**Text**.
---*---

17 January 2009

For all mankind

There are stories about the Moon going back as far the oral traditions of ancestors will take us, yet, only a handful of people have ever been to the Moon. The preparations for going to, and coming back from, the Moon are a storied part of our history as the people of the world.

A lunar monument, tucked away in Mission: SPACE’s courtyard, showcases the impact and landing sites for the twenty-nine spacecraft that connected with the Moon during the space race. Though there is so much history to these programs, and so many spacecrafts that did not make it all the way to the Moon, today we will look at the interesting facts, stories, and historical milestones that these spacecraft have to offer.

The Luna Missions were the canopy under which a majority of the U.S.S.R.’s unmanned Moon missions took place. The historic in many ways, only 17 of the 45 Luna missions were considered a success.
Luna 2 – The first spacecraft landed on the Moon on 12 September 1959 when Luna 2 impacted.
Luna 5 – Though it had guidance and gyroscope malfunctions, Luna 5 would reach the Moon.
Luna 7 – A successful midcourse correction set Luna 7 for a soft landing on the Moon, unfortunately Luna 7 impacted into the Moon after its main engine was unable to fire.
Luna 8 – A plastic mounting bracket pierced one of Luna 8’s inflatable air cushions, the release of air caused Luna 8 to spin into its landing.

---*---

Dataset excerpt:
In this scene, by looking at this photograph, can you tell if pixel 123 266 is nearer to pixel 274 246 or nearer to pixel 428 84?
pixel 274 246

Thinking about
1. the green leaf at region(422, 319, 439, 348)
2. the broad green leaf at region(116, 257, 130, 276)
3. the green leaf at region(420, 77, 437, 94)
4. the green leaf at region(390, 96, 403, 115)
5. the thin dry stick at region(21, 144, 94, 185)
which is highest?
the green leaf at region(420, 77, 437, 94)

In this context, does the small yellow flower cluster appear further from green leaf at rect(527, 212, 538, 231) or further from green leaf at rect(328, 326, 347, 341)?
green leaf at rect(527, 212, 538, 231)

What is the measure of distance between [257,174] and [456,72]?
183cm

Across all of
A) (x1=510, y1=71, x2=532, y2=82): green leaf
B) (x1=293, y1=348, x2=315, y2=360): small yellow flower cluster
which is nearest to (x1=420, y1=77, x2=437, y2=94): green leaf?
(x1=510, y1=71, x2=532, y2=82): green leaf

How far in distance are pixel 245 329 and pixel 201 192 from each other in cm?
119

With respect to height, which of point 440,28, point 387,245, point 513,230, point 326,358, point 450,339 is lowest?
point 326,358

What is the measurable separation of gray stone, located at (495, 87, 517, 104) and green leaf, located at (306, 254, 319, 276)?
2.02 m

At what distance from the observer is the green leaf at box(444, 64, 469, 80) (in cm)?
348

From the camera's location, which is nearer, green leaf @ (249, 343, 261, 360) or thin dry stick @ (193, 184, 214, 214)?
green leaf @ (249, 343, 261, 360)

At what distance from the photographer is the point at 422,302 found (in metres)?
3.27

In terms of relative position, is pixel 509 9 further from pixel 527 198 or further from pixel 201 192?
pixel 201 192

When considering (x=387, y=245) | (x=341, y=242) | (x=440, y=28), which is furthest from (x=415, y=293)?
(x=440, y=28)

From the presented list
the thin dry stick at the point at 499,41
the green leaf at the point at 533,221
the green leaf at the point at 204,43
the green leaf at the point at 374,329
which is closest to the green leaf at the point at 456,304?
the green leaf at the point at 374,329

---*---

**Required tasks**.
a) According to the text on Moon missions, how many of the Luna missions were considered a success?
b) Reproduce everything in the Moon missions text from "Luna 2 – The" down to "reach the Moon.".

**Responses in order**.
a) 17 of the 45 Luna missions

b)
Luna 2 – The first spacecraft landed on the Moon on 12 September 1959 when Luna 2 impacted.
Luna 5 – Though it had guidance and gyroscope malfunctions, Luna 5 would reach the Moon.